ポルトガル語はあいにく話せないが、それでも彼の絵から強いインスピレーションを感じた。せめてその思いと、ささやかな感想だけでも伝えたいと思い、口を開いた。

私の話がある程度伝わったのだろう、彼は自身の作品について丁寧に語ってくれた。彼の作風や過去の展示、創作のアイデア、作品を生み出すために体験してきた冒険、さらにはイベントなどで訪れた世界各地での印象――話は多岐にわたった。

モロッコ料理の美味しさといった共通の話題では特に盛り上がった。また、彼が体験したスカイダイビングやスキューバダイビングの話は、とても興味深く聞き入ってしまった。

一方で、サルバドールの現状やブラジル経済についての、やや難しい質問を投げかけられると、返答に困ってしまう。スペイン語で伝えようとしても、慣れないテーマでの意見交換はやはり難しい。

あれこれと話しているうちに、気がつけば1時間以上が経っていた。どうやら、話し好きなのはお互い様だったようだ。ただ、これ以上仕事の邪魔をするのは申し訳ないと思い、アトリエを後にすることにした。

彼の作品には、ピカソを思わせる画法と雰囲気がある。それが、私が彼の絵に惹かれた最大の理由でもある。
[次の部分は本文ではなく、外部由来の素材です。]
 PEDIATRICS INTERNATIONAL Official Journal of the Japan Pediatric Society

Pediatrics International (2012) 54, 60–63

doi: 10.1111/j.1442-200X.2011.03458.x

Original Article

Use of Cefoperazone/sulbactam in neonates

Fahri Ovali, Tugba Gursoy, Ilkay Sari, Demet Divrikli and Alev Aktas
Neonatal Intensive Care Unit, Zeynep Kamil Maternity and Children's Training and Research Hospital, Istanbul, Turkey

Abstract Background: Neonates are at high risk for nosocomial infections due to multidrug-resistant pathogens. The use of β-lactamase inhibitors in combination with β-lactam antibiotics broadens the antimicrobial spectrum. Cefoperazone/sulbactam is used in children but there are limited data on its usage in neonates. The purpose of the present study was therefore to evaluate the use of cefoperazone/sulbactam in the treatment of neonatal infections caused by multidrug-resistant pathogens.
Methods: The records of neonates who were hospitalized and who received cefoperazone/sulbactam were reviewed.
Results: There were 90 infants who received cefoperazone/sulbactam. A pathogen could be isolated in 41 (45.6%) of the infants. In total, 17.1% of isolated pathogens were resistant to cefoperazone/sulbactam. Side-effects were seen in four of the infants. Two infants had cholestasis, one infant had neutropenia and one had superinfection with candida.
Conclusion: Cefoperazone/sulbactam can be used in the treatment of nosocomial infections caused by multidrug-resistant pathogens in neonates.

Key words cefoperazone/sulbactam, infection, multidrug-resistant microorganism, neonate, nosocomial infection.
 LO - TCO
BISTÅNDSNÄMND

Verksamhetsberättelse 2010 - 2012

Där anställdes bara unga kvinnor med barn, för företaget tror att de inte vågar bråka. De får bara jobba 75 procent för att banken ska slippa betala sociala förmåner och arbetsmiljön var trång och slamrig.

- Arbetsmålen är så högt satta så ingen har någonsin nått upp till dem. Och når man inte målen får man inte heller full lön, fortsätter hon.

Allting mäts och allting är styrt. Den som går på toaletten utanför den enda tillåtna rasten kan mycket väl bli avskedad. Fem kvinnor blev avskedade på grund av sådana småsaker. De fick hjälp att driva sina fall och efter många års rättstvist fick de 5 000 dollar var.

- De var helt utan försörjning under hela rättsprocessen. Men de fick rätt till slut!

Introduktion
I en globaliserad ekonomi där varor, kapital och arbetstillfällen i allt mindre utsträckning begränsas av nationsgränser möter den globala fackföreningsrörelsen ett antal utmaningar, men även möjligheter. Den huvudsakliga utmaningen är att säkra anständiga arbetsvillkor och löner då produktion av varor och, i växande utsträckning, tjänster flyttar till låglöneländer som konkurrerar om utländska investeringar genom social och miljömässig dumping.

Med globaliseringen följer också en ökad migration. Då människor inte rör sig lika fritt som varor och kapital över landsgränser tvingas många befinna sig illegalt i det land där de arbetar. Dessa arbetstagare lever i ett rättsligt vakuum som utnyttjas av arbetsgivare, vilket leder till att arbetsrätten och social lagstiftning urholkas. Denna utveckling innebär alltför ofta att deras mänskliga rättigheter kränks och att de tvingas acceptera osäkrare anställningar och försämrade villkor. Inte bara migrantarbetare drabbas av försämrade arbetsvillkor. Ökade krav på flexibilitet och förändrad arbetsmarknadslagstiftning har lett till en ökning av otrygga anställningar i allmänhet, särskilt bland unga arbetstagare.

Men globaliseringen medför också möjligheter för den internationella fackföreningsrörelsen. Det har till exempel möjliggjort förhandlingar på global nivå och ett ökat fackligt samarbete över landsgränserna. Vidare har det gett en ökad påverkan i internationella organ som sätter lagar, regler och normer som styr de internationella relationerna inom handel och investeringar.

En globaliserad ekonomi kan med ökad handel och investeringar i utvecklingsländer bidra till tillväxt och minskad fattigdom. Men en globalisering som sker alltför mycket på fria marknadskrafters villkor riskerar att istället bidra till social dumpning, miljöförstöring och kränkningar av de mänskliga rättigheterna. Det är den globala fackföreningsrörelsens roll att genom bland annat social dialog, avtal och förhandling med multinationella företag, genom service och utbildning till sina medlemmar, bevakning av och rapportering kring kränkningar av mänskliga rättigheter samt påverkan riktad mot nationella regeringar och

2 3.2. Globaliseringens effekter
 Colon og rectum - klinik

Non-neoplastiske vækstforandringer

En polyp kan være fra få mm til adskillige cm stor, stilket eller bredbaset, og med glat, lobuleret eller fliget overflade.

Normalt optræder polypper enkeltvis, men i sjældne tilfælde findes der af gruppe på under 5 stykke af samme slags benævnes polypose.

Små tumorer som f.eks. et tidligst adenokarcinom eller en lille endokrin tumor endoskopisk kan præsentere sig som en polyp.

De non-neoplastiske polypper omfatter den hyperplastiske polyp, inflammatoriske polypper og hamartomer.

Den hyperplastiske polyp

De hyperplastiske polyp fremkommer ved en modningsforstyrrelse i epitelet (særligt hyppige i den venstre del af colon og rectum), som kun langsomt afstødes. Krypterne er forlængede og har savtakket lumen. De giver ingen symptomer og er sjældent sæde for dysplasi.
実際、彼は「ブラジルのピカソ」としてメディアに取り上げられたこともあるという。

もしサルバドールに滞在する機会があれば、旧市街の中心にある彼のアトリエを訪ねてみてはいかがだろうか。

メネラウ・セチという人

1964年、ブラジル・サルバドールに生まれる。幼少期から絵を描き始め、現在では「ブラジルのピカソ」として世界的に知られる存在となっている。

メネラウ・セチは、ある現実に対して革新的な手法で転化・表現することに定評がある。その作風は、しばしばキュビズムや新印象主義の観点から語られるが、そうした言葉だけでは彼の表現の全貌を語りきれない。

作品には、色調のトロピカルな明るさや大胆な構図が見られ、それがアフロ・ブラジリアン的な特徴とも重なり合うと評されることもある。

その功績は国際的にも高く評価されており、イタリア・シチリア島のスキアッカ・テルメ(Sciacca Terme)には、ブラジル人として初めて、彼の名前を冠した展示室が設けられている。

なお、彼の芸術的才能は絵画だけにとどまらない。音楽を通じての自己表現にも積極的に取り組んでおり、マルチなアーティストとしての側面も注目されている。